▶ DATA SECTION:
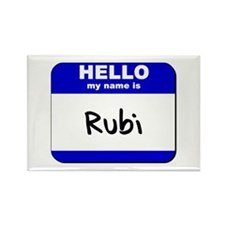 hello my name is rubi Rectangle Magnet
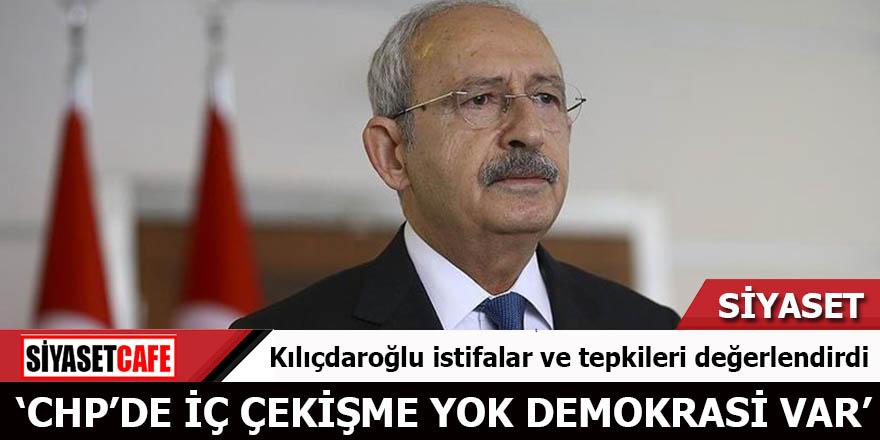 Kılıçdaroğlu istifalar ve tepkileri değerlendirdi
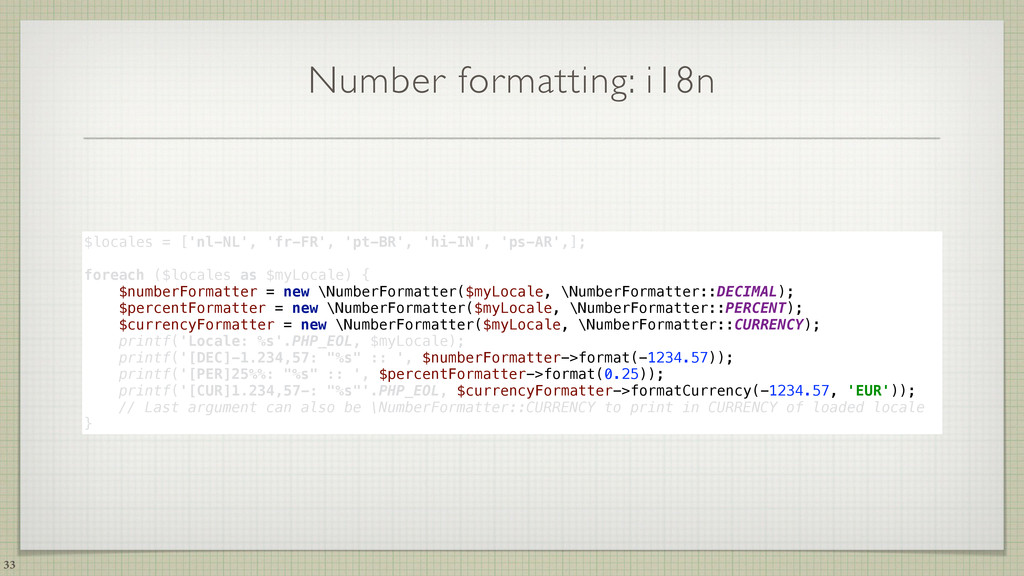 Number formatting: i18n 33 $locales = ['nl-NL',...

▶ HOW TO COMPLETE THIS TASK: Apart from the pictures, restate all of the listing above exactly.

▶ SOLUTION TO THE EXERCISE:
 hello my name is rubi Rectangle Magnet
 Kılıçdaroğlu istifalar ve tepkileri değerlendirdi
 Number formatting: i18n 33 $locales = ['nl-NL',...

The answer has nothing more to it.